The new American pastime
I am an American, so of course I am a fan of football. While watching a game last Sunday, (bloody mary in one hand and remote in the other) I overheard the announcers talking about a kicker from the 1970s that still holds the record for the longest field goal. As if this statistic isn't impressive enough, Dempsey may also hold the record for being the bravest NFL kicker in the history of the sport: He was born with a clubbed foot.
I've watched a lot of football this fall, and I can assure you that the pressure for fellas to have perfect feet on the gridiron is almost as important as ladies on the catwalk. Pair that with the fact that innovations in sports medicine and technology has become a mainstay in the NFL, and you can see how truly astounding it is that Dempsey has held this record for so long, especially with a foot ailment.
One for the record books
Like bunions, a clubbed foot is a medical condition that is genetic. Unlike bunions, this foot problem is more common with men than women. Dempsey's story is truly unique, as most people born with a clubbed foot have great difficulty performing even simple tasks like walking, according to the Mayo Clinic. Many people born with this condition are usually limited in their choice of orthotic devices – but that wasn't the case for Dempsey.
According the New York Daily News, the kicker was a natural athlete, despite his clubbed foot.

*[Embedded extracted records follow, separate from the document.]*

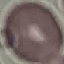

Summary:
  - Result: negative for malaria parasites
  - Stain: Giemsa
  - Image type: automatically extracted cell patch, resized to 64 × 64 pixels
  - Capture: smartphone camera at the microscope eyepiece
  - Preparation: thin smear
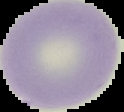
Summary:
  - Image type: segmented cell region on a black background
  - Preparation: thin blood smear
  - Image size: 124×112 pixels
  - Result: negative for malaria parasites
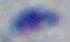
Photomicrograph. 1000x magnification. Toxoplasma gondii is shown.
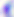
Summary:
  - Modality: micrograph
  - Magnification: 400x
  - Identification: Toxoplasma gondii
Assess the morphology of the erythrocytes.
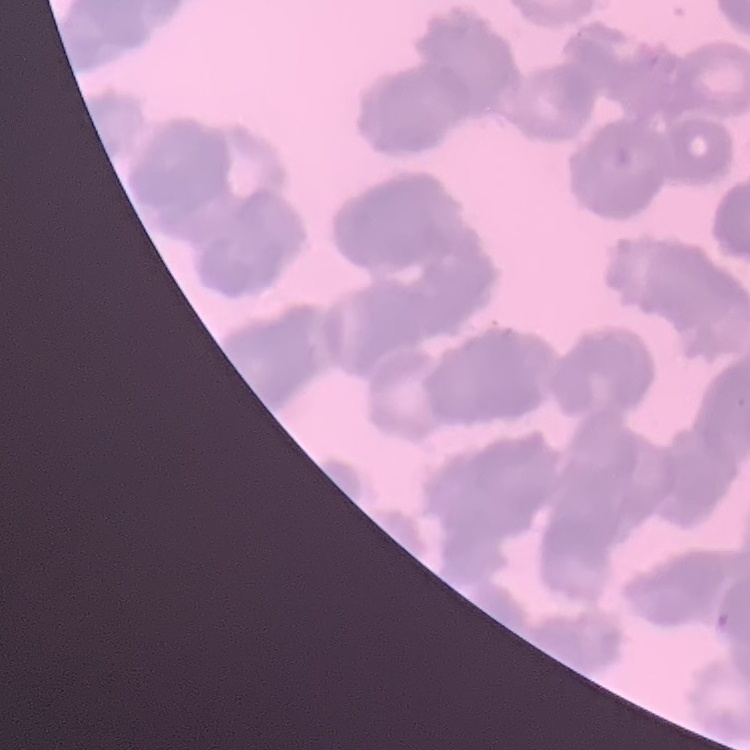
Rouleaux formation.

preparation = thin blood film
stain = Field's or Giemsa
image type = one tile cut from a larger photomicrograph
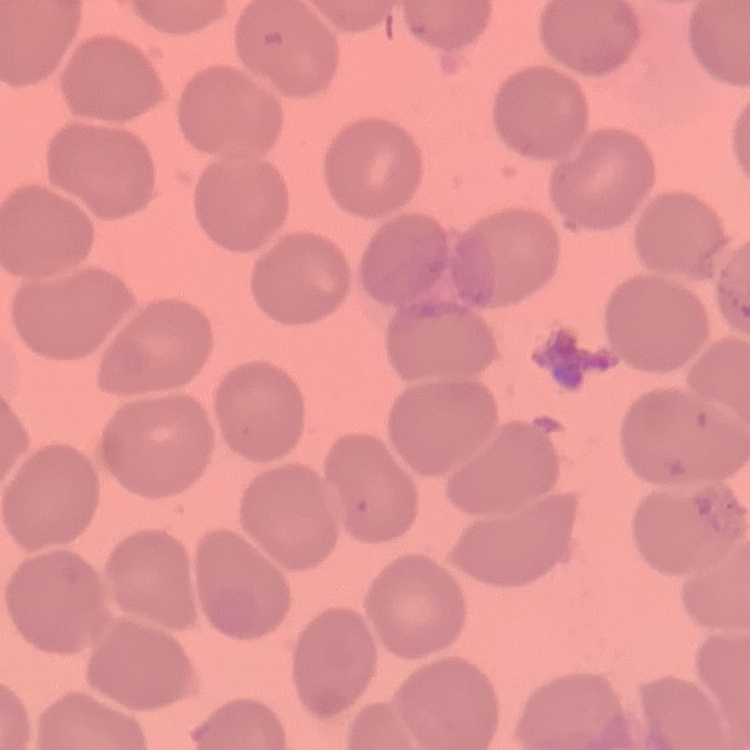

red blood cell morphology = no rouleaux formation
preparation = thin peripheral smear
stain = Field's or Giemsa
image type = one tile cut from a larger photomicrograph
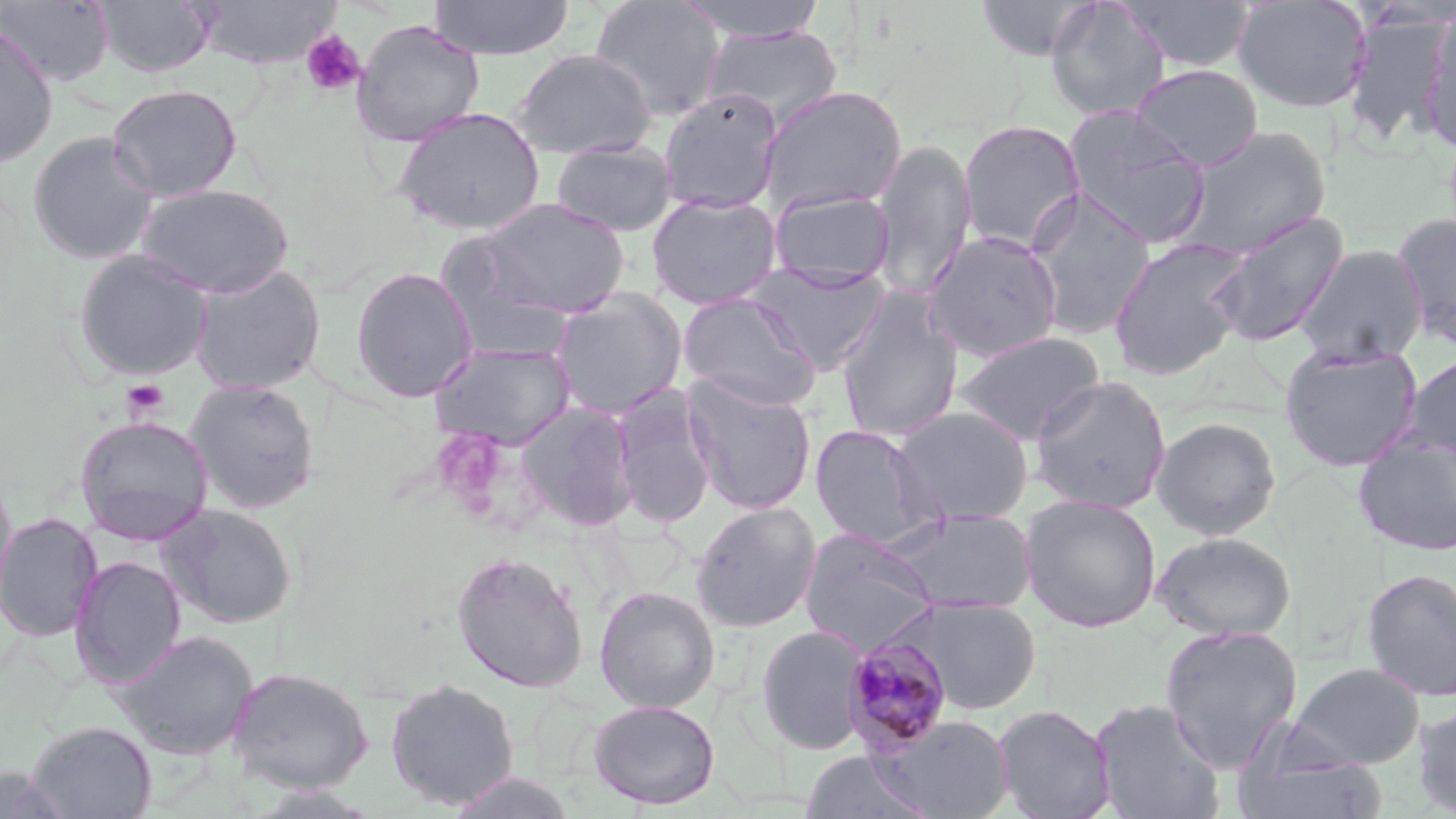

Approximate bounding boxes as (x1,y1)-(x2,y2) corner pairs in pixels. Plasmodium malariae-infected red blood cell locations: (843,633)-(955,756). Uninfected red blood cell locations: (0,0)-(114,86), (94,0)-(217,78), (193,0)-(341,69), (428,0)-(575,60), (589,0)-(727,122), (676,0)-(830,43), (973,0)-(1102,62), (1044,0)-(1170,122), (1117,0)-(1255,73), (1232,0)-(1373,113), (1342,9)-(1452,149), (1420,12)-(1456,151), (351,19)-(485,146), (0,23)-(59,168), (702,25)-(843,130), (511,48)-(656,160), (1131,64)-(1264,171), (106,83)-(242,201), (760,85)-(908,215), (657,90)-(782,213), (392,105)-(546,235), (1062,106)-(1212,250), (958,119)-(1086,253), (1178,126)-(1331,258), (27,131)-(159,265), (551,138)-(678,237), (871,139)-(977,300), (135,184)-(294,298), (768,188)-(896,288), (1022,188)-(1156,339), (645,192)-(783,310), (470,198)-(632,320), (1208,211)-(1349,347), (1392,211)-(1456,350), (922,230)-(1064,362), (1107,237)-(1249,381), (1294,245)-(1427,366), (433,247)-(579,365), (72,249)-(214,382), (746,262)-(890,373), (188,263)-(327,395), (349,266)-(479,403), (552,287)-(689,418), (677,291)-(822,411), (835,292)-(964,444), (954,330)-(1106,444), (430,341)-(576,450), (1279,342)-(1423,472), (1402,353)-(1456,459), (681,372)-(817,515), (1029,375)-(1172,514), (185,378)-(321,515), (609,387)-(718,530), (515,402)-(640,533), (893,405)-(1034,526), (74,415)-(215,545), (1151,417)-(1282,539), (809,423)-(943,551), (1353,431)-(1456,557), (0,469)-(18,618), (1020,494)-(1162,633), (691,501)-(822,633), (160,503)-(298,629), (888,509)-(1036,615), (0,512)-(102,642), (799,528)-(940,656), (1152,532)-(1295,640), (451,551)-(589,693), (70,556)-(186,690), (1361,568)-(1456,702), (594,585)-(720,713), (890,595)-(1041,714), (756,624)-(871,755), (1159,624)-(1303,772), (112,629)-(259,760), (1288,662)-(1425,769), (227,666)-(374,793), (385,677)-(520,809), (1089,697)-(1225,819), (587,698)-(721,809), (1412,702)-(1456,816), (991,703)-(1115,819), (871,713)-(1015,819), (26,721)-(157,819), (1232,737)-(1387,819), (797,751)-(934,818), (1,764)-(73,819), (446,772)-(577,818). Platelet locations: (301,30)-(366,97), (120,378)-(170,422). Slide-level diagnosis: Plasmodium malariae. Image is 1456×819 pixels. Captured at 1000x magnification. Optical microscopy. May-Grünwald-Giemsa-stained preparation. One field of a larger specimen. Thin blood film.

Although he started out as a defensive tackle, the coach of the New Orleans Saints wisely instructed Dempsey to become the team's kicker, and the rest is history.
There is a bit of controversy surrounding his orthotic device. Dissenters claim that his special shoe (which is now currently on display at the Pro Football Hall of Fame) gave him an unfair advantage on the gridiron. I say let it go – people with foot problems have enough to deal with, am I right?